If you have no credit or poor credit, you might consider a credit-builder loan or a secured loan.

With a credit-builder loan, the lender puts the loan amount into a locked savings account. You make payments to the lender until the loan term is up — usually six to 24 months.

The lender will report each payment you make to the credit bureaus, which can help build your credit as long as you make your payments on time. At the end of the loan term, the lender will disburse the full loan amount to you. You may or may not earn interest, depending on the lender.

A secured loan requires you to provide an asset as collateral to qualify for the loan, such as a car or savings account. If you miss payments or default on the loan, the lender can take your collateral. You may be eligible for a lower interest rate on a secured loan versus a traditional unsecured personal loan, but you may not qualify for a large loan amount if you have a limited credit history.

4. Find a cosigner with good credit

Adding a cosigner with a good credit score to your loan — such as a family member or close friend — can increase your chances of loan approval if you have no credit or poor credit and can’t qualify independently.

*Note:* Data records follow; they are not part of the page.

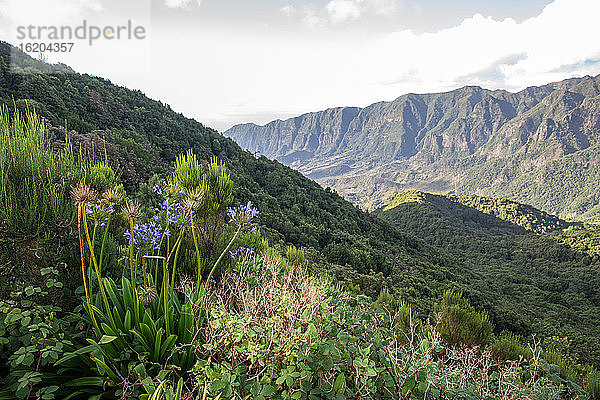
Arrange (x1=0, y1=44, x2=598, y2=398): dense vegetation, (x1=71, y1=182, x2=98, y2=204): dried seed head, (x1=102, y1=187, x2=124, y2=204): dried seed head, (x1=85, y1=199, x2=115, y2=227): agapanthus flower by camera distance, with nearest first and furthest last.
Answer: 1. (x1=0, y1=44, x2=598, y2=398): dense vegetation
2. (x1=71, y1=182, x2=98, y2=204): dried seed head
3. (x1=85, y1=199, x2=115, y2=227): agapanthus flower
4. (x1=102, y1=187, x2=124, y2=204): dried seed head

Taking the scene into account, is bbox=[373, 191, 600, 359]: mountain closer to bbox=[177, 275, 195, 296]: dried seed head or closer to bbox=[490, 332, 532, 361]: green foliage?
bbox=[490, 332, 532, 361]: green foliage

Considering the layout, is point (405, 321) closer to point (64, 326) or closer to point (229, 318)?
point (229, 318)

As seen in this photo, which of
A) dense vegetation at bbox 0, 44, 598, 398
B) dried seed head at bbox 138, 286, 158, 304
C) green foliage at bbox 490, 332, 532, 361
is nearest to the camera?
dense vegetation at bbox 0, 44, 598, 398

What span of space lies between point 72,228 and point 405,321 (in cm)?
355

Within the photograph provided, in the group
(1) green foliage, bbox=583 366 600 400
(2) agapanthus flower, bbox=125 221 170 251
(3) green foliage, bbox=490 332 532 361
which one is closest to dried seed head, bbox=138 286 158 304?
(2) agapanthus flower, bbox=125 221 170 251

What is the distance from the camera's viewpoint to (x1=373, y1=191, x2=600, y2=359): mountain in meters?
19.0

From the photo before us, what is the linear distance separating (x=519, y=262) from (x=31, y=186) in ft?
226

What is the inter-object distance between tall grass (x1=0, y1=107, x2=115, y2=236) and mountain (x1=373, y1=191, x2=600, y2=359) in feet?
47.1

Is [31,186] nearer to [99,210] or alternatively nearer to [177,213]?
[99,210]

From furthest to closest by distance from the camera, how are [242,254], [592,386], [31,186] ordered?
[242,254] → [592,386] → [31,186]

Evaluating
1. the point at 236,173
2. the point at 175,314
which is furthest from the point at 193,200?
the point at 236,173

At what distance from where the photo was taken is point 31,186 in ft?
8.07

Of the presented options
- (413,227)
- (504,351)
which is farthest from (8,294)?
(413,227)

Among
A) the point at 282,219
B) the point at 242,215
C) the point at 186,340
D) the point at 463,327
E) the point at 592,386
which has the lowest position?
the point at 282,219
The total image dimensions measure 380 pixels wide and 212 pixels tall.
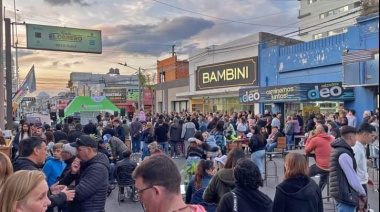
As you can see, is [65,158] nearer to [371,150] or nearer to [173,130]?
[371,150]

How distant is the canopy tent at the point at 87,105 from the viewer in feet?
65.9

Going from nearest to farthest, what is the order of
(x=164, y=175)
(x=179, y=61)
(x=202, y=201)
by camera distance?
1. (x=164, y=175)
2. (x=202, y=201)
3. (x=179, y=61)

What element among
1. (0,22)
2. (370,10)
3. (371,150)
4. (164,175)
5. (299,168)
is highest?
(370,10)

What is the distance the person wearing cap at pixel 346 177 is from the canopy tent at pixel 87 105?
17.0 meters

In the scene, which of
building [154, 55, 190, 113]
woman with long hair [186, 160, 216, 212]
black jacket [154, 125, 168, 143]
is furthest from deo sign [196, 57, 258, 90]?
woman with long hair [186, 160, 216, 212]

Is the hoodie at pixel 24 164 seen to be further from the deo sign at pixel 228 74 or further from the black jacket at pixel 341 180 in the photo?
the deo sign at pixel 228 74

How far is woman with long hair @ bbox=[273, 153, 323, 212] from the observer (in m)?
3.90

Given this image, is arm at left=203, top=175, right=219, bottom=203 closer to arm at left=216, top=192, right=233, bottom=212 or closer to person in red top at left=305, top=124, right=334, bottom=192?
arm at left=216, top=192, right=233, bottom=212

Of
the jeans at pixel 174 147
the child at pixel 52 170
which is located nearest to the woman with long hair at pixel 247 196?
the child at pixel 52 170

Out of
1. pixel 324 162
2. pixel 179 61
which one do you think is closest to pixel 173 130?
pixel 324 162

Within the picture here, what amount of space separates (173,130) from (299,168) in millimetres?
11703

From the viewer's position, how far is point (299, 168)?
403 centimetres

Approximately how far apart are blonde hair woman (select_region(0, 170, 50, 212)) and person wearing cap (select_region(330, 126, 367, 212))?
12.7 ft

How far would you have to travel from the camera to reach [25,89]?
1656 centimetres
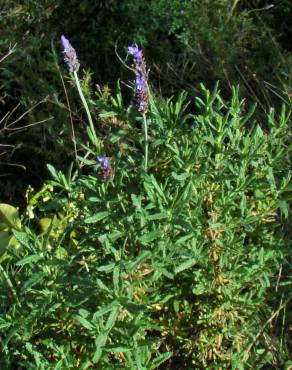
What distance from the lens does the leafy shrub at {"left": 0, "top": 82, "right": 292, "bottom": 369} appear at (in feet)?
7.47

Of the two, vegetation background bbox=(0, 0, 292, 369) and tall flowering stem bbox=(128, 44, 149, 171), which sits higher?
tall flowering stem bbox=(128, 44, 149, 171)

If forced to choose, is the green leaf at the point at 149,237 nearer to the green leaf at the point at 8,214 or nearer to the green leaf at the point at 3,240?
the green leaf at the point at 3,240

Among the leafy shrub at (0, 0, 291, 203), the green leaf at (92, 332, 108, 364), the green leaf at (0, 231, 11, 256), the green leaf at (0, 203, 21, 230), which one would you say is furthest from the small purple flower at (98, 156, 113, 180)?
the leafy shrub at (0, 0, 291, 203)

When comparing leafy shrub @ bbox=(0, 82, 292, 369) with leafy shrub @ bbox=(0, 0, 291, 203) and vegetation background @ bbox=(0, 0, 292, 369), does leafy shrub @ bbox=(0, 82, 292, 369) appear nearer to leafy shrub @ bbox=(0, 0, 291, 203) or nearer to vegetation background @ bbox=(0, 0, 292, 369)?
vegetation background @ bbox=(0, 0, 292, 369)

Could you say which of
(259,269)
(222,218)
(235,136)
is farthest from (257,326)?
(235,136)

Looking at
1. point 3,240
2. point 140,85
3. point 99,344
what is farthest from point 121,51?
point 99,344

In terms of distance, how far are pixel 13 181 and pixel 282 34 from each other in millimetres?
2139

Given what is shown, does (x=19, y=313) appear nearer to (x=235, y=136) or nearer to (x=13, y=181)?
(x=235, y=136)

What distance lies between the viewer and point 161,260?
7.46 feet

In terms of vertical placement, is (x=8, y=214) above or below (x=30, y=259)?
below

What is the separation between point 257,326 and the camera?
265cm

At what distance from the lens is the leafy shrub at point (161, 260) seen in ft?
7.47

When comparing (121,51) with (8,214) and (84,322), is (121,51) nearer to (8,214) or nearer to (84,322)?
(8,214)

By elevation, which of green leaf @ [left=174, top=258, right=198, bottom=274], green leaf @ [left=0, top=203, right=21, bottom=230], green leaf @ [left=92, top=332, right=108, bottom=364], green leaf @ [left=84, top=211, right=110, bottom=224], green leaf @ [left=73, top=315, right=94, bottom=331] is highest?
green leaf @ [left=84, top=211, right=110, bottom=224]
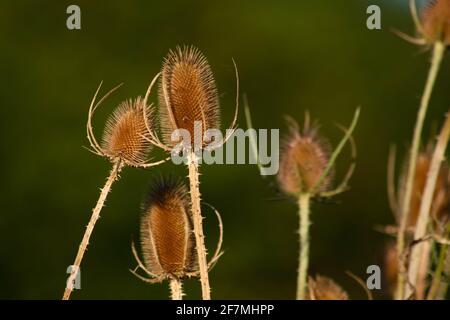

Your cosigner is responsible for the loan if you can’t make your payments. But if you make all your payments on time, your credit can improve. A cosigner can also help you qualify for a lower interest rate and better terms than you might be able to get on your own.

5. Get credit for paying your bills

If your lenders or creditors report to the credit bureaus, you can build your credit by making on-time payments every month. But since credit reporting is voluntary, not all of them report your payments.

If you rent, talk to your landlord about reporting your payments to the credit bureaus. They’ll need to report your rent payments through a third party service, which may include a fee. You can also research rent-reporting services and enroll on your own. As your positive rent payments are reported to the bureaus, it can help improve your credit over time.

6. Monitor and dispute errors on your credit report

Errors can sometimes show up on your credit reports — like payments reported as late that you made on time or credit accounts you didn’t actually open — and drag your score down. It’s a good idea to monitor your credit reports at least once a year for any errors or potential fraudulent activity.

You can request free copies of your credit reports once a year from the three main credit bureaus — Equifax, Experian, and TransUnion — by visiting AnnualCreditReport.com.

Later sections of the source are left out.